Basically the "I hate pytorch" part.
I mean, I took a look at the GitHub you linked and they're not using anything new, they're just leveraging on the different ESRGAN models, therefore why would you wanna make your life miserable with Python when we have a C++ interface for them that can be used in Avisynth and is already supported by FFAStrans out of the box?
https://forum.doom9.org/showthread.php?t=184768
All you need is to either pick an ONNX model OR convert other models to .onnx and you're gonna be ready to go.

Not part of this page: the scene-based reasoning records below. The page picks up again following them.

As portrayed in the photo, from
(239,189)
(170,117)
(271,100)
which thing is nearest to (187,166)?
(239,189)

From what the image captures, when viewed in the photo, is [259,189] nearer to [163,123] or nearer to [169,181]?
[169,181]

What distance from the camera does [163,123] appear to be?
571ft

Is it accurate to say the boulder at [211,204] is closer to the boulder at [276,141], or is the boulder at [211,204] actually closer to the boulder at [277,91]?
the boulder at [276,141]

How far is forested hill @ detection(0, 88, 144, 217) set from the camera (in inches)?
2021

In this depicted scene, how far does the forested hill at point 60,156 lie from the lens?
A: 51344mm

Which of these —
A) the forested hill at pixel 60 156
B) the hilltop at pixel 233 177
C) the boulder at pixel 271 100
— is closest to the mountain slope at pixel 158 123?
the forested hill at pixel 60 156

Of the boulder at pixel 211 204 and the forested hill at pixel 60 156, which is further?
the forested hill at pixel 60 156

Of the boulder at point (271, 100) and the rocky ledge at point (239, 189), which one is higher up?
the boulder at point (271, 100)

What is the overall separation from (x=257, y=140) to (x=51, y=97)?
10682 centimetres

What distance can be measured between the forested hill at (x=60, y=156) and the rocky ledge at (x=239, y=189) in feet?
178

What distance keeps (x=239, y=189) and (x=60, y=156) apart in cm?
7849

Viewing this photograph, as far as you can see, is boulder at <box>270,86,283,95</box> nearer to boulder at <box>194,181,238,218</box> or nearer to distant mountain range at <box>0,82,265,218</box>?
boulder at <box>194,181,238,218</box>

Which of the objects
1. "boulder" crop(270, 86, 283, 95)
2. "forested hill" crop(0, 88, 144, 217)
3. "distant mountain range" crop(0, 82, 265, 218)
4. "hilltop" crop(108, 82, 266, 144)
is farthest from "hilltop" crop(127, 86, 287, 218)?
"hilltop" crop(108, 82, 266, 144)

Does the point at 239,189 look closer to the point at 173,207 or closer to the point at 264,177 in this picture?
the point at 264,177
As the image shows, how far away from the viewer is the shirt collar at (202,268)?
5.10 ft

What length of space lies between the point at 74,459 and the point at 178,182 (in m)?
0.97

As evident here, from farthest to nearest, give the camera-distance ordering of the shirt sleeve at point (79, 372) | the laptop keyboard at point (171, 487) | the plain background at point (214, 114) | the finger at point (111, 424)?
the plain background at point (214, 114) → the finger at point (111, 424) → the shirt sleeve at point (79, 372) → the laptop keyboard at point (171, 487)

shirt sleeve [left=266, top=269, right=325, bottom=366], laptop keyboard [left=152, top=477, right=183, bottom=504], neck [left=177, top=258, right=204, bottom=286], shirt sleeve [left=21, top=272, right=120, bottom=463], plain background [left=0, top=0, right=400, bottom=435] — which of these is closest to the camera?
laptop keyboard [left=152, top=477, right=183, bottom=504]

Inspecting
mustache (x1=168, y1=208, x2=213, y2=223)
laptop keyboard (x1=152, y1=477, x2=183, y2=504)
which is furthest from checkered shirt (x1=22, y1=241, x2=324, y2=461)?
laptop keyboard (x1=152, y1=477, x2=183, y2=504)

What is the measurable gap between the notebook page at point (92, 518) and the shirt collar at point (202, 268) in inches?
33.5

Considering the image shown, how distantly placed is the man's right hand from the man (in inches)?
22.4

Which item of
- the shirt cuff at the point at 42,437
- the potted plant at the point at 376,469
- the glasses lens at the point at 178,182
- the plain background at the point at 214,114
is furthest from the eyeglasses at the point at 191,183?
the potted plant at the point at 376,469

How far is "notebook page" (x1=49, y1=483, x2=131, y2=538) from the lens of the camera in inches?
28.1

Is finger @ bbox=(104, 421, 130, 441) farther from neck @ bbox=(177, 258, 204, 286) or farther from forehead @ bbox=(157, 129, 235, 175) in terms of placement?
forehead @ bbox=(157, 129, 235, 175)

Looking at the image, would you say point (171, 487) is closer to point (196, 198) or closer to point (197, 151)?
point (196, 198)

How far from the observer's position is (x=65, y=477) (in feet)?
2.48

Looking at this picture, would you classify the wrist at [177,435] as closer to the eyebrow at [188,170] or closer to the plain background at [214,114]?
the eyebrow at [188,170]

Just download the mlrt plugin from here:
https://github.com/Asd-g/avs-mlrt/releases
Download the models from here:
https://www.dropbox.com/sh/f74ao9t1qarf ... r6M4a?dl=0
Create a FFAStrans workflow with the A/V Decoder and a Custom Avisynth Script like:
Code: Select all
#Path to the dll
LoadPlugin("\\FFAStrans\Processors\avs_plugins\mlrt_ncnn.dll")
#Bring everything to 32bit float
ConvertBits(m_clip, 32)
ConvertToPlanarRGB()
#Use the GAN model with 32bit float precision
mlrt_ncnn(network_path="\\avs000\Ingest\MEDIA\temp\onnx-models\realesr-general-wdn-x4v3_opset16.onnx")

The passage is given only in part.